D-Man wrote:

> On Wed, May 23, 2001 at 10:22:10AM -0400, Peter S Galbraith wrote:
> | 
> | As a longtime LILO user, I'm a bit perplexed faced with the large
> | amount of docs concerning grub.  When I compiled a new kernel and
> 
> You found a large amount of docs?  Lucky you ;-).  I didn't think
> there was a whole lot of documentation (yet).
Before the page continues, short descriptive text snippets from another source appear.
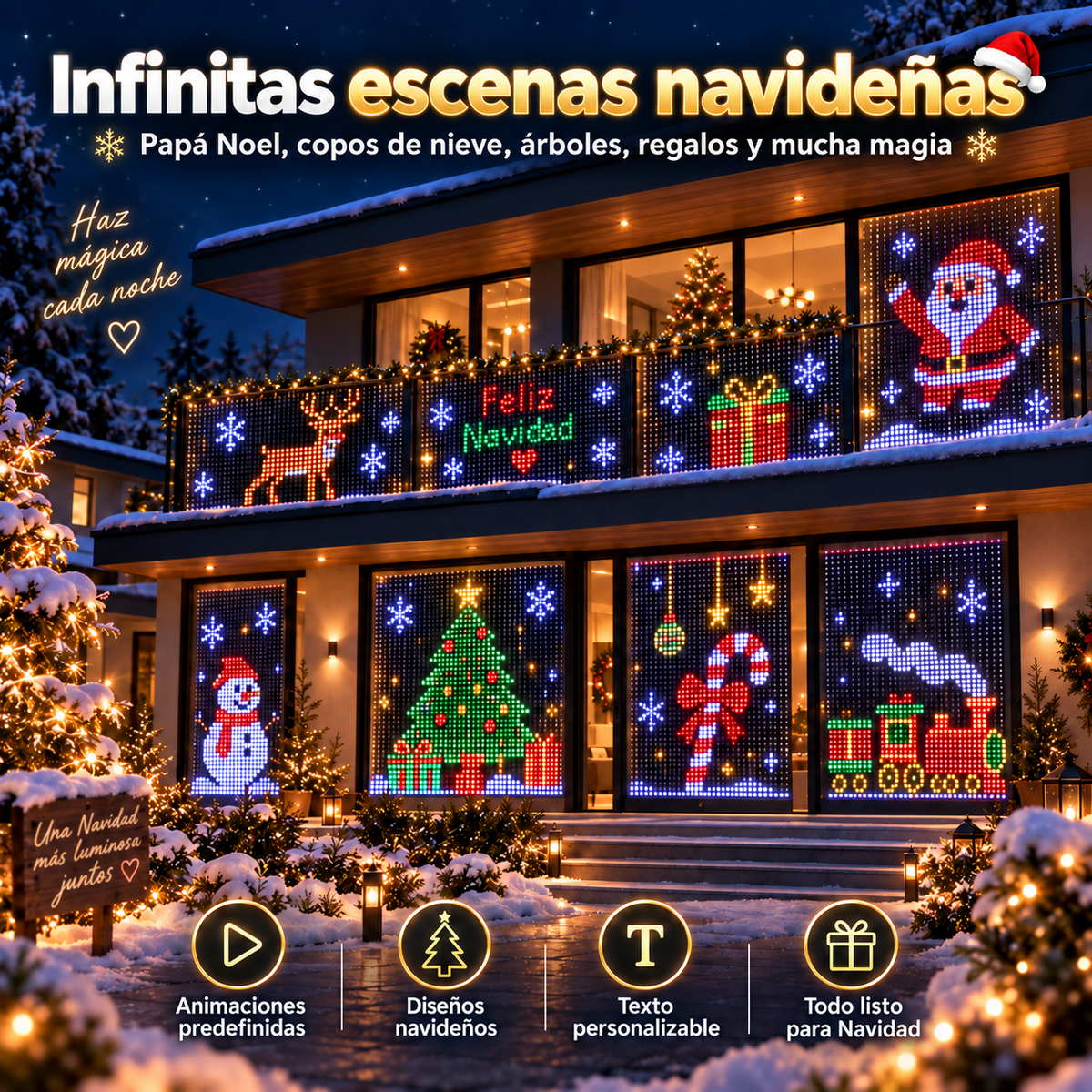 🎄📱ÚLTIMO DÍA: 49 % DE DESCUENTO -🔥 Cortina de luces LED RGB de píxeles inteligente | Espectáculo navideño de luces dinámicas controlado desde la app para decorar el exterior de tu hogar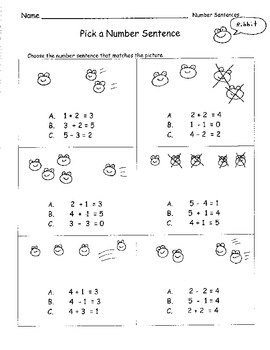 Number Sentences Choose Add or Subtract to Match Picture TEST PREP by ...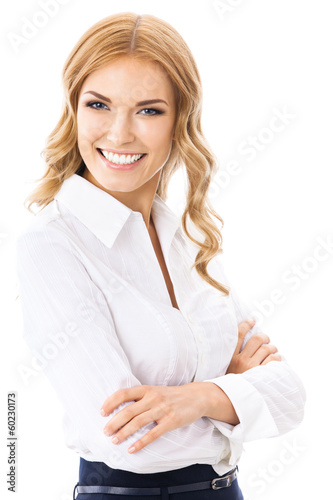 Photo: Young cheerful business woman, on white Young cheerful business woman, on white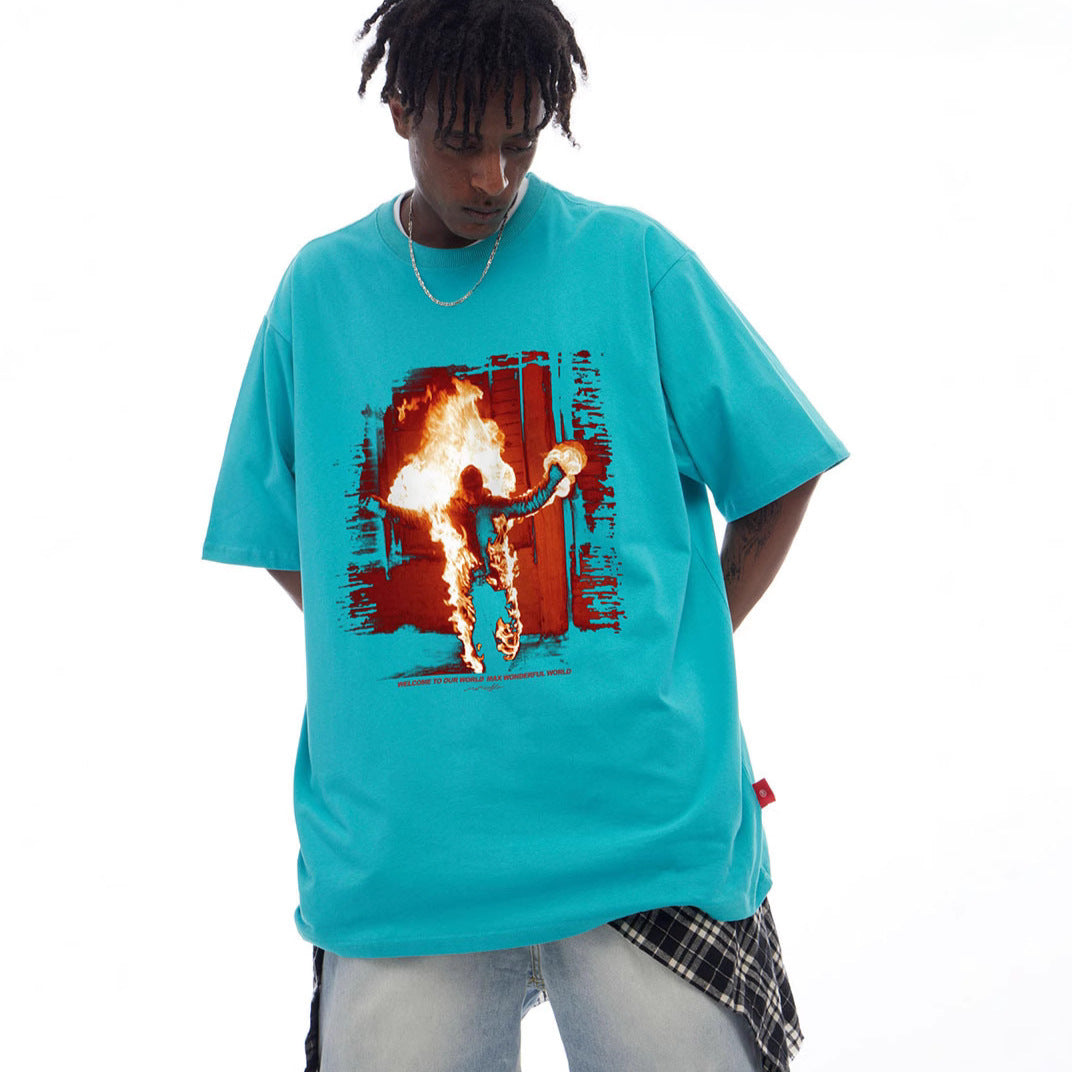 Flame Print Oversize Cotton T-Shirt for Men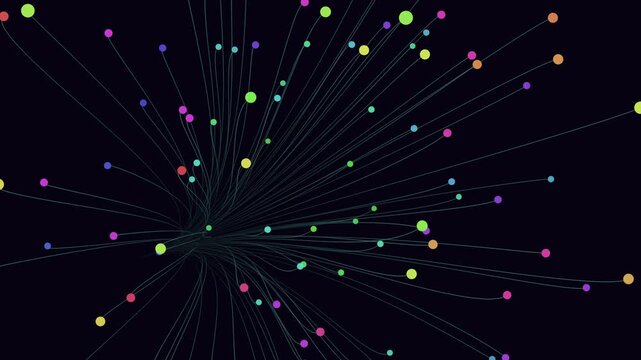 The image depicts a circular network diagram with multi-colored dots connected by lines, showcasing various connections and interactions between different elements within the network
Well, there's a lot of stuff to decipher.  There should be a
top-level section called: "So your distribution installed grub
during installation and you want to know how to modify it?"

:-)
 
> | wanted LILO to know about it, I'd edit /etc/lilo.conf and run
> | lilo again to update the boot sector.
> | 
> | Since grub knows about filesystems, do I need to do a similar
> | update step?  Or do I simply edit /boot/grub/menu.lst and reboot?
> | 
> | I thought I'd ask before possibly rendering my system unbootable
> | and resorting to a rescue disk.
> 
> Here you get to experience the beauty of grub.  All you need to do is
> edit /boot/grub/menu.lst.  When you reboot you will see the new entry
> in the menu.

Thanks.

> Now suppose you either (a) forgot to update the menu.lst file or (b)
> made a mistake when you updated it.  When you reboot simply enter the
> command line mode of grub and enter in the correct boot sequence
> commands.  You will then be able to boot and fix the menu.lst file.
> Alternatively you can enter the "edit entry" mode and interactively
> edit the entry and then run it.  This doesn't save your modifications
> in the menu.lst file, but it allows you to boot your system regardless
> of host the menu.lst was set up prior to boot.

I'll have to experiemnt with this.  Sounds pretty useful.